**Excerpt provided**

━━━━━━━━━━

Léon Cogniet (29 August 1794 – 20 November 1880) was a French history and portrait painter. He is probably best remembered as a teacher, with more than one hundred notable students.

Biography 
He was born in Paris. His father was a painter and wallpaper designer. In 1812, he enrolled at the École des Beaux-arts, where he studied with Pierre-Narcisse Guérin. He also worked in the studios of Jean-Victor Bertin. After failing an attempt to win the Prix de Rome in 1816, he won the following year with his depiction of Helen Rescued by Castor and Pollux and received a stipend to study at the French Academy in Rome until 1822. Before leaving, he had his first exhibition at the Salon.

In 1827, he created a series of murals on the life of Saint Stephen for the church of Saint-Nicholas-des-Champs. From 1833 to 1835, he painted a scene from Napoleon's expedition to Egypt on one of the ceilings at the Louvre. Between 1840 and 1860, he operated a popular painting workshop for women, directed by his sister Marie Amélie and one of his students, Catherine Caroline Thévenin (1813–1892), who later became his wife. After 1843, he concentrated almost entirely on teaching, with an occasional portrait. After 1855, he essentially gave up painting.

After 1831, he taught design at the Lycée Louis-le-Grand. He also taught at the École polytechnique from 1847 to 1861. In 1851, he was appointed a Professor at the École des Beaux-arts, a position he held until 1863, when he retired, slowly giving up his private students and becoming more reclusive.

━━━━━━━━━━

**Data block**

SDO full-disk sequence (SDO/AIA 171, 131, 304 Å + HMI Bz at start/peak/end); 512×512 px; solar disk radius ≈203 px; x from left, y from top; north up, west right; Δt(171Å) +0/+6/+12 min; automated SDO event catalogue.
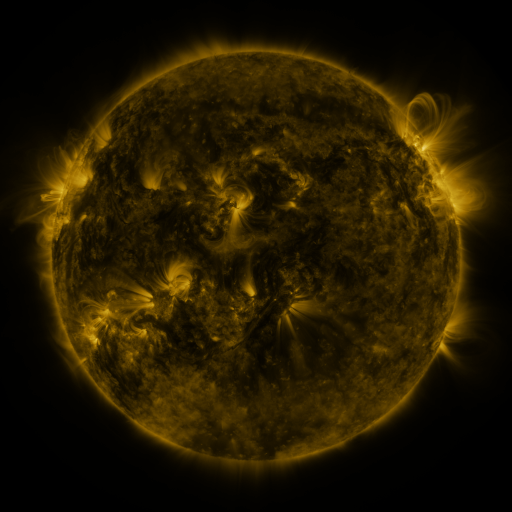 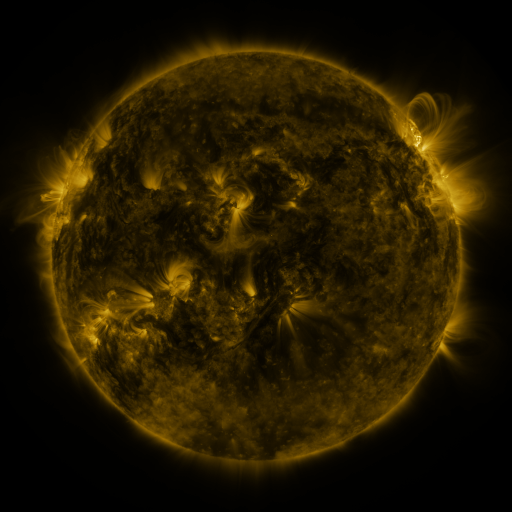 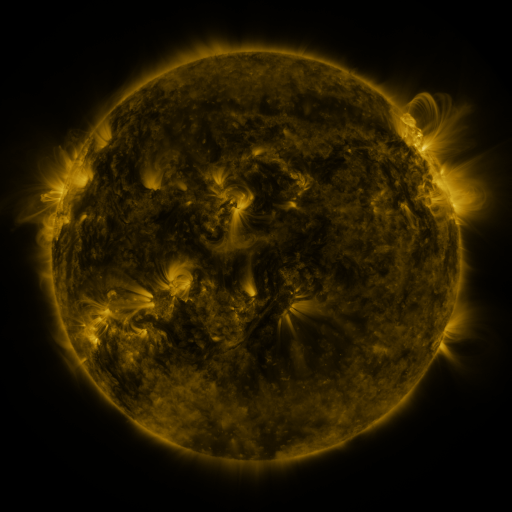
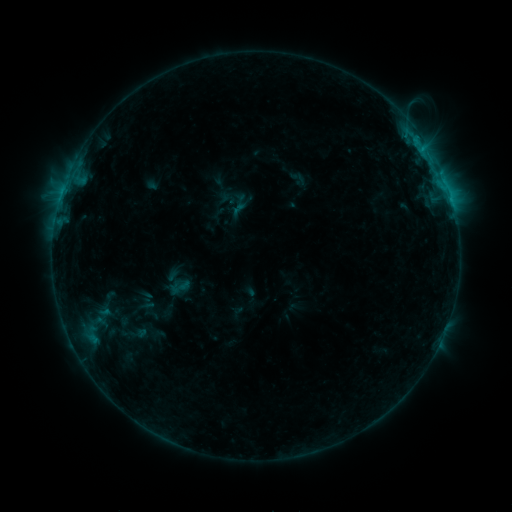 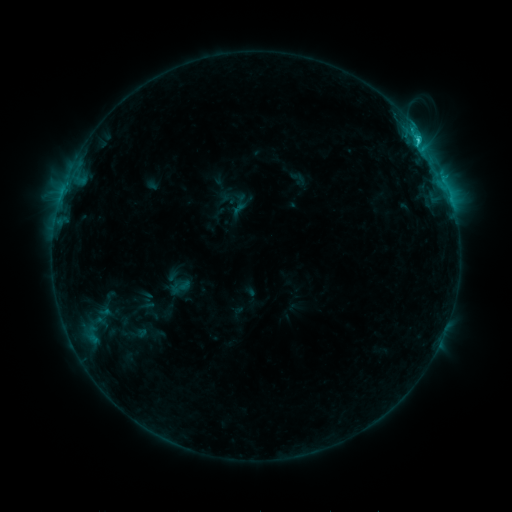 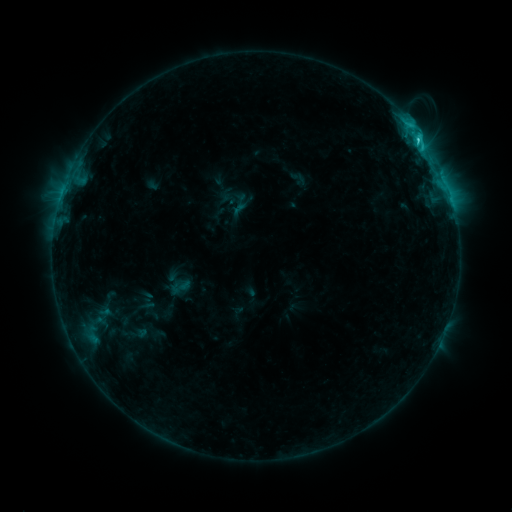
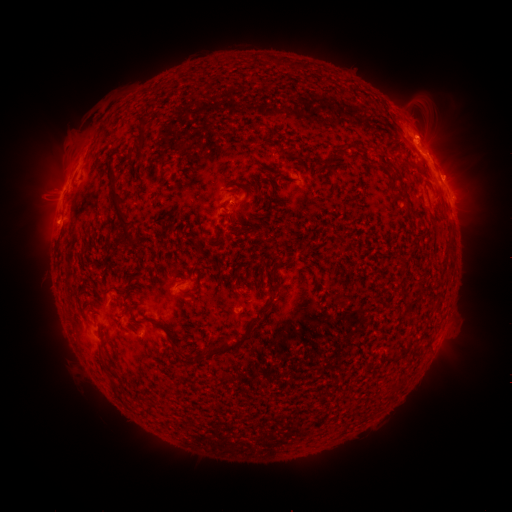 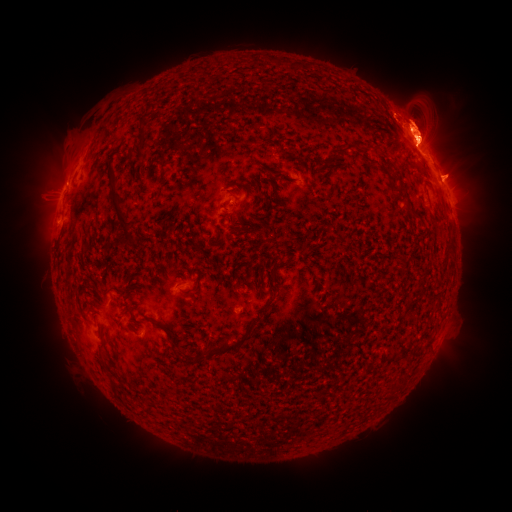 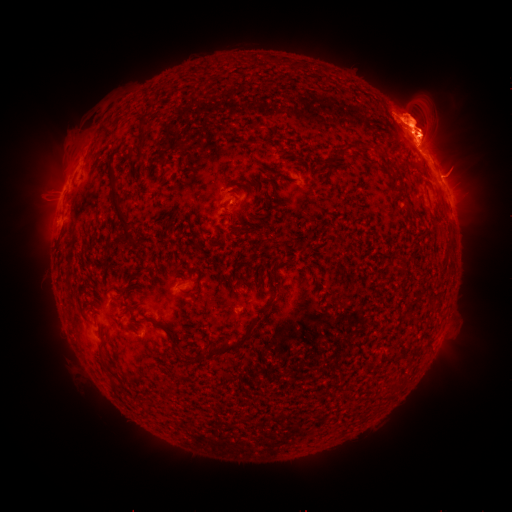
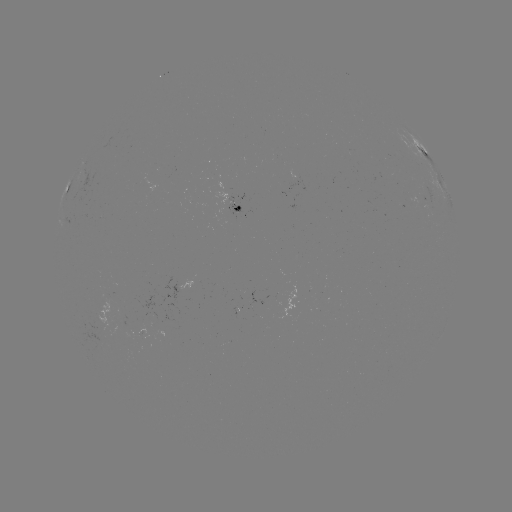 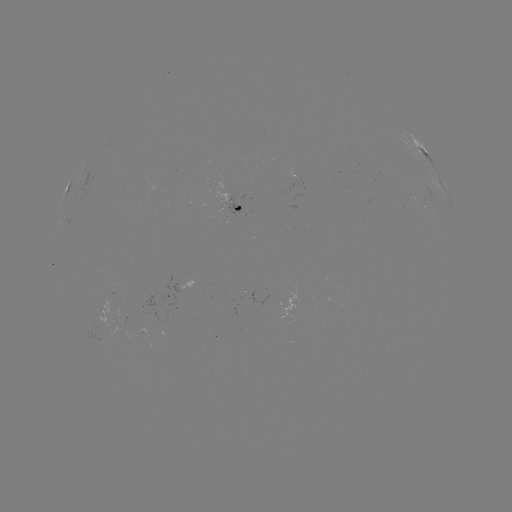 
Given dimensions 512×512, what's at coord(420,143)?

━━━━━━━━━━

**What to produce**
Swap "Saint Stephen" for "Saint Peter" in the part of the Léon Cogniet biography that opens with the words containing "In 1827, he" and closes with "gave up painting.", then write that part out again.

**Complete answer**
In 1827, he created a series of murals on the life of Saint Peter for the church of Saint-Nicholas-des-Champs. From 1833 to 1835, he painted a scene from Napoleon's expedition to Egypt on one of the ceilings at the Louvre. Between 1840 and 1860, he operated a popular painting workshop for women, directed by his sister Marie Amélie and one of his students, Catherine Caroline Thévenin (1813–1892), who later became his wife. After 1843, he concentrated almost entirely on teaching, with an occasional portrait. After 1855, he essentially gave up painting.